The results of this study were also similar by age group for physical health, mental health, and tobacco use. For physical health, young adults and middle-aged adults who reported moderate or high physical health were about 1.5 to 2 times more likely to report each successive level of alcohol use when compared to those who reported low physical health. Conversely, young adults and middle-aged adults who reported no mental health issues were about 1.15 to 1.5 times less likely to report each successive level of alcohol use. Previous research  found similar results for physical health but opposite finding for mental health. The differences may be attributed to differing target populations: out study focused on the general population in the U.S. and prior research utilized working class males in Russia . In addition, our study found that across age groups smokers were about 1.5 times more likely than non-smokers to report each successive level of alcohol use, which is similar to the results of prior research .
Using the BRFSS data allowed us to have a larger and more diverse sample for our analyses.
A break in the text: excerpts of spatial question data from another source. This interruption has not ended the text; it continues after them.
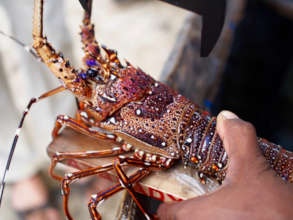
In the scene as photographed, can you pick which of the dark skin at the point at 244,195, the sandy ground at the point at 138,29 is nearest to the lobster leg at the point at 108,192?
the dark skin at the point at 244,195

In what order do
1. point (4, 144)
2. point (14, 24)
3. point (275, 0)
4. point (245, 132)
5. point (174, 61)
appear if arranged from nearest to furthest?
point (245, 132)
point (14, 24)
point (174, 61)
point (4, 144)
point (275, 0)

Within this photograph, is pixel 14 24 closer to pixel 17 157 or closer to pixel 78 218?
pixel 17 157

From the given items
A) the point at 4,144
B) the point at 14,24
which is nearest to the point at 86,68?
the point at 14,24

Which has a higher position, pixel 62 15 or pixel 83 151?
pixel 62 15

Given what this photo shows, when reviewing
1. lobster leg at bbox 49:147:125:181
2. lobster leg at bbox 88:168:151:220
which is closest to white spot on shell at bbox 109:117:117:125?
lobster leg at bbox 49:147:125:181

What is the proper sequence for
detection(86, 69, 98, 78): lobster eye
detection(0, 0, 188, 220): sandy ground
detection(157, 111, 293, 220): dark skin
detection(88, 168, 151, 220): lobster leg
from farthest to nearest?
detection(0, 0, 188, 220): sandy ground, detection(86, 69, 98, 78): lobster eye, detection(88, 168, 151, 220): lobster leg, detection(157, 111, 293, 220): dark skin

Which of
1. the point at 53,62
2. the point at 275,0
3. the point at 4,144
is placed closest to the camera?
the point at 53,62

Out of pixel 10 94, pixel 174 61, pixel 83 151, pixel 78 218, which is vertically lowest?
pixel 78 218

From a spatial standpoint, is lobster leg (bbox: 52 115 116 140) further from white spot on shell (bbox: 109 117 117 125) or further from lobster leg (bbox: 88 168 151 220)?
lobster leg (bbox: 88 168 151 220)
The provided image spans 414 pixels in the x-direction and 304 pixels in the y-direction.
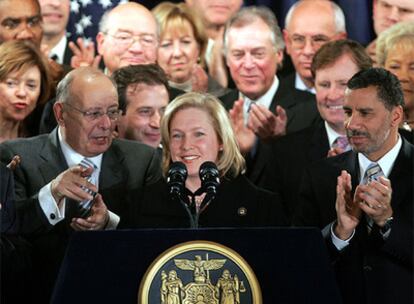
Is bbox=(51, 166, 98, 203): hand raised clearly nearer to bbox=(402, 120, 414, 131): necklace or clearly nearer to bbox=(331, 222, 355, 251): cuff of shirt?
bbox=(331, 222, 355, 251): cuff of shirt

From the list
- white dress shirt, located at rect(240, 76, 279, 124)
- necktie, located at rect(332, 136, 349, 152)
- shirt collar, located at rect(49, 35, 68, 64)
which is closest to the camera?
necktie, located at rect(332, 136, 349, 152)

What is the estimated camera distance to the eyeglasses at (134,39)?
6445mm

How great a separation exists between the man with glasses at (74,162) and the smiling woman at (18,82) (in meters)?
0.30

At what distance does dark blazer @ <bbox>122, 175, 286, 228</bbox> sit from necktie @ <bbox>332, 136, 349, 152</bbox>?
687 mm

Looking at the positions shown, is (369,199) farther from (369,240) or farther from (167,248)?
(167,248)

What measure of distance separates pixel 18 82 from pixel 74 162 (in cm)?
60

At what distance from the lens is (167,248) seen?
408 cm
However, veteran females made up a small proportion of this data (1%-2%). Future studies should aim to include more female veterans. Furthermore, this data was collected by telephone survey, which may allow for mis-recollection or social desirability bias, both of which could potentially limit the reported levels of drinking. In addition, we did not have data related to physical and sexual violence, PTSD, or suicidal ideations, which have been previously, linked to higher rates of alcohol use in other studies relating to veterans  and non-veterans .
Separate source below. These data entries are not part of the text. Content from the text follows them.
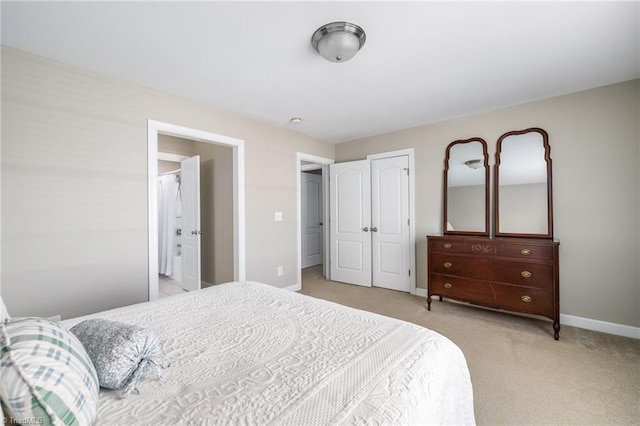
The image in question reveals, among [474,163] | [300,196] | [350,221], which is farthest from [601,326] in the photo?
[300,196]

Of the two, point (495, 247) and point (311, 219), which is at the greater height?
point (311, 219)

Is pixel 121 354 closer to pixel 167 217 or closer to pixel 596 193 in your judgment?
pixel 596 193

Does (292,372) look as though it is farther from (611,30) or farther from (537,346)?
(611,30)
The results of this population-based study may be generalizable to veteran and non-veteran adults ages 25 to 64 in primary care settings. Providers may expect up to one-fourth of patients in this target population to report excessive alcohol use, and that successive levels of alcohol use are related to gender but not to veteran status. Primary care practitioners should continue automatic screening for alcohol use in adults ages 25 to 64 , especially for males and regardless of veteran status and age; educate patients about the health risks of excessive alcohol use; and provide referrals to substance abuse treatment as needed. In addition, practitioners may expect up to one-third of adults ages 25 to 64 to report low to moderate physical health, mental health issues, or tobacco use, but that these may be moderately related to successive levels of alcohol use. Therefore, providers should screen for all if patients in this target population present with any, assess and coordinate treatment plans for comorbid conditions, and provide resources for smoking cessation.